Transition to Transition

Student clubs at Stevenson adapt to new hybrid schedule.


Every fall, Diversity Council decorates the halls of Stevenson with international flags and culinary delicacies for the World’s Fair, an annual opportunity for students to showcase and appreciate various cultures on campus. Meanwhile, Kiva shuffles students and their families into the Performing Arts Center to watch student singers compete in their S-Factor fundraiser just one year ago. However, both of these events were largely absent on Stevenson’s campus this past fall.

Like Diversity Council and Kiva, many other student clubs also had to adjust their plans in response to COVID-19. Since the beginning of the second semester, clubs have also had to consider the new hybrid schedule in making adjustments, from organizing major events to weekly meetings. 

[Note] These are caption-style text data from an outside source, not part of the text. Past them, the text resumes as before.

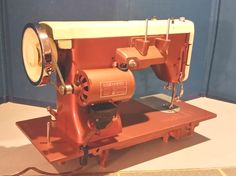 At the time (post WWII) the White Sewing Machine Co. was supplying sewing machines to Kenmore, and they contracted with Pfaff in Germany to produce these burly, precision machines.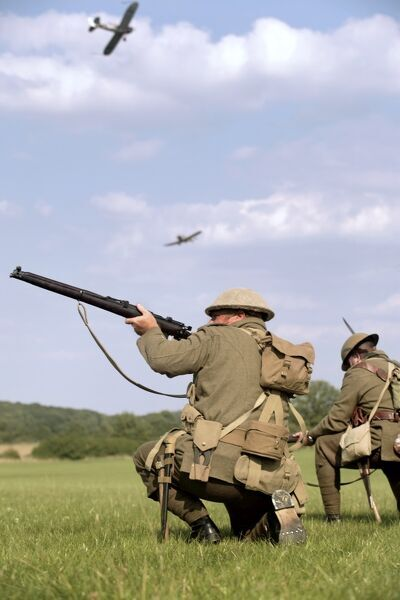 "FESTIVAL OF HISTORY, Kelmarsh Hall, Northamptonshire. World War I British ground soldiers defend the ""Kelmarais"" airfield during an attack by German aircraft. Soldier aiming rifle. 2007 re-enactment event"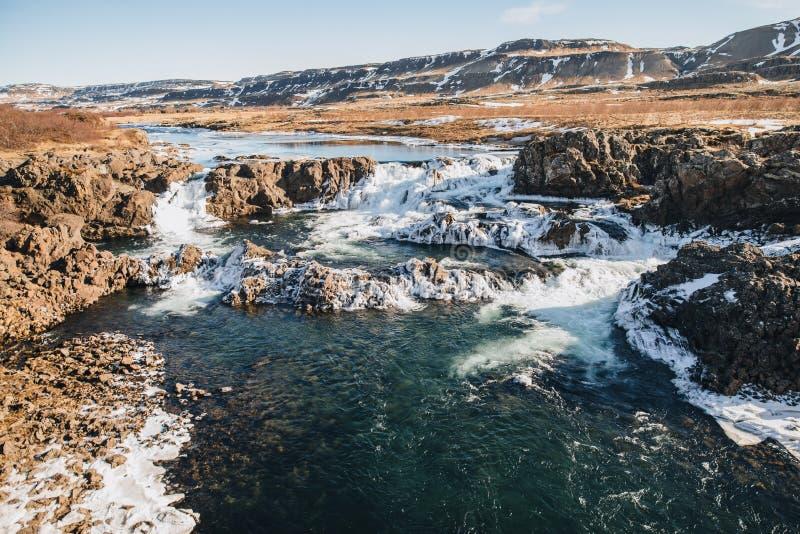 величественный исландский ландшафт с холмами и быстрым рекой на солнечном дне, стоковое фото rf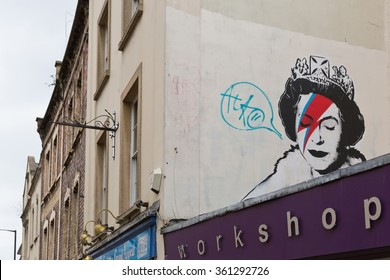 April 2014 - Bristol, United Kingdom: A graffiti of the Royal Queen with red and blue  lightning shaped make-up to the right closed eye
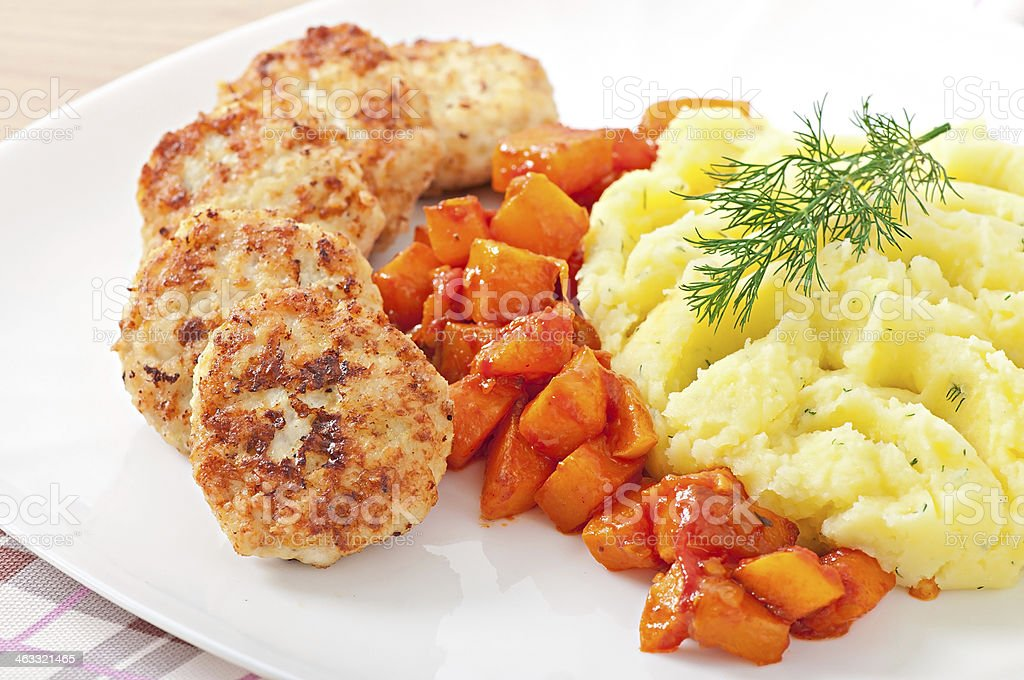 Fried cutlets, stewed pumpkin and mashed potatoes royalty-free stock photo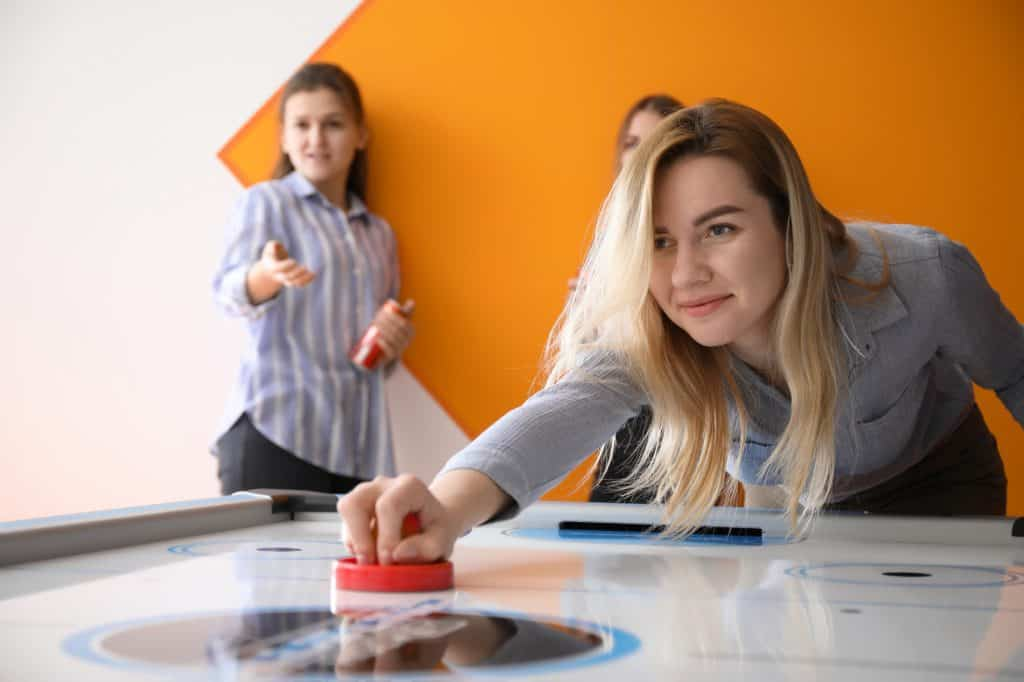 Young women playing air hockey indoors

“It’s definitely been a dilemma,” Ted Goergen, Director of Student Activities, said. “It’s shifted some of the start times of clubs to 4 p.m. instead of 3:30 p.m. so that our students that were in the building can get home and logged in before the club starts.” 

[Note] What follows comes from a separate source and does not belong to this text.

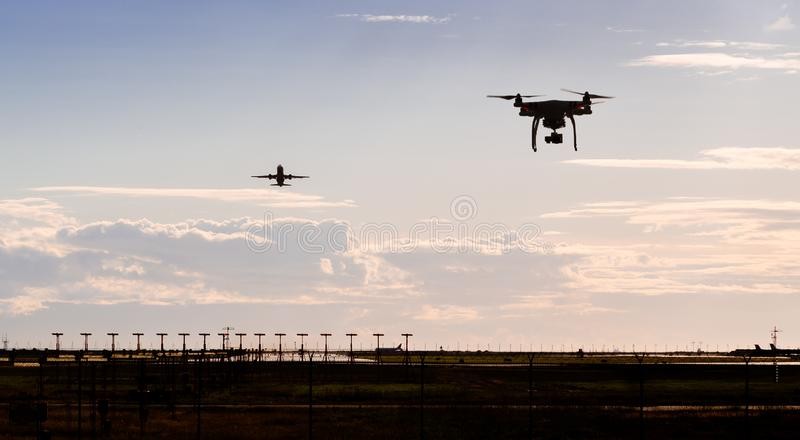 A silhouette of a drone flying near an airport with a aircraft departing in the background. royalty free stock images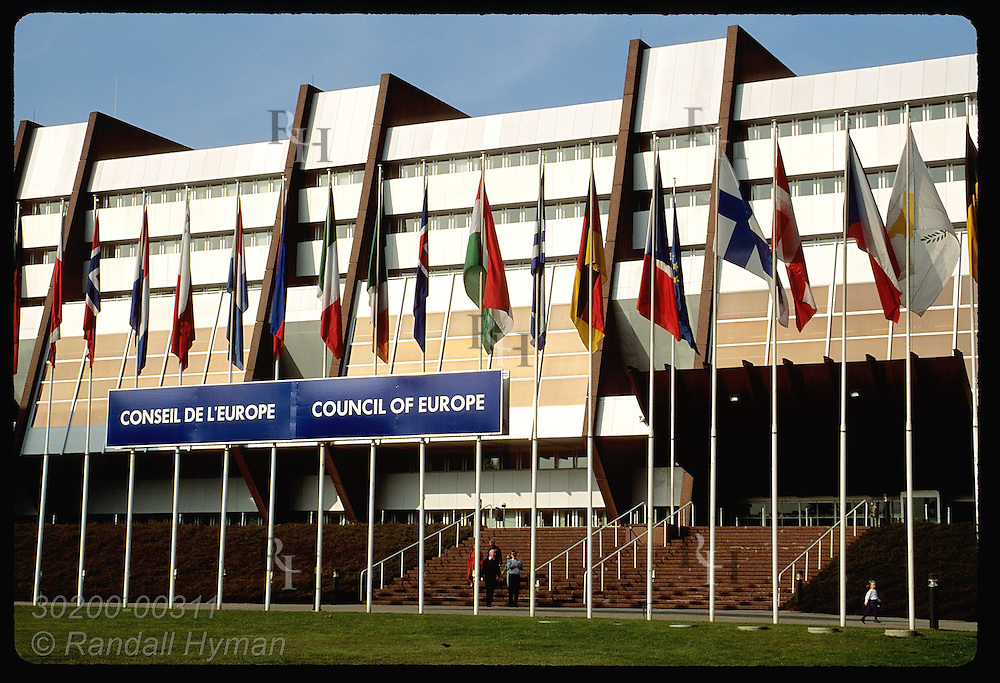 Flags of European nations line front of the modernistic Council of Europe headqrtrs; Strasbourg. France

On the other hand, morning clubs have had to deal with the hybrid schedule pushing back the school start time. For example, Future Health Professionals (HOSA) decided to shift their Zooms to afternoons, while Future Business Leaders of America (FBLA) is sticking to their morning meetings but canceling them on hybrid learning days. These scheduling choices are just a few of the many adjustments that clubs have had to make.


Diversity Council

Not being able to hold World’s Fair this past fall, Diversity Council had to adjust its yearly plans since its planning takes up a lot of their first semester. This has actually opened up the club’s schedule and altered the nature of their weekly meetings. 

“For example, we spent a meeting talking about anti-semitism and Black History Month,” Diversity Council President Sneha Mohan said. “It’s really cool to talk more about the actual cultural significance behind what we do instead of just planning these events and not really taking the time to appreciate the culture we’re trying to represent.”

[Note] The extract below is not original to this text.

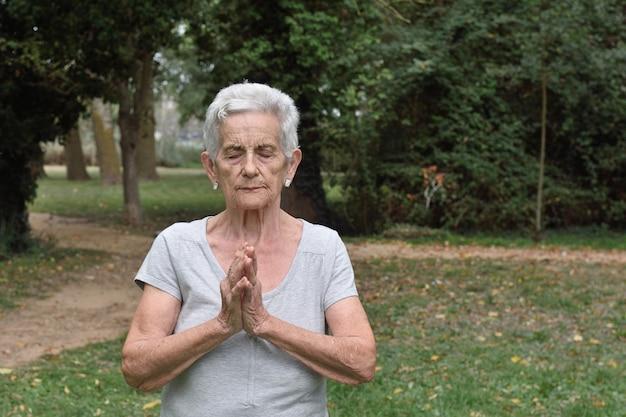 Donna anziana praticando yoga all'aperto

According to Mohan, the increased discourse about race and ethnicity has boosted the club’s membership despite all meetings taking place in a remote setting. Mohan has found effective ways to promote participation within the club after navigating the Zoom environment.

“Breakout rooms have been an amazing way to get more people engaged in discussions,” Mohan said. “We usually have some kind of presentation, watch some videos of first-hand speakers talk about certain holidays or situations that they faced, and then go into breakout rooms to discuss in small groups.”

Beyond utilizing breakout rooms to their maximum advantage, Diversity Council has taken further steps to increase engagement. Their collaborative meetings with other clubs at Stevenson, such as Zumba Club and German Club, have proven to be a success.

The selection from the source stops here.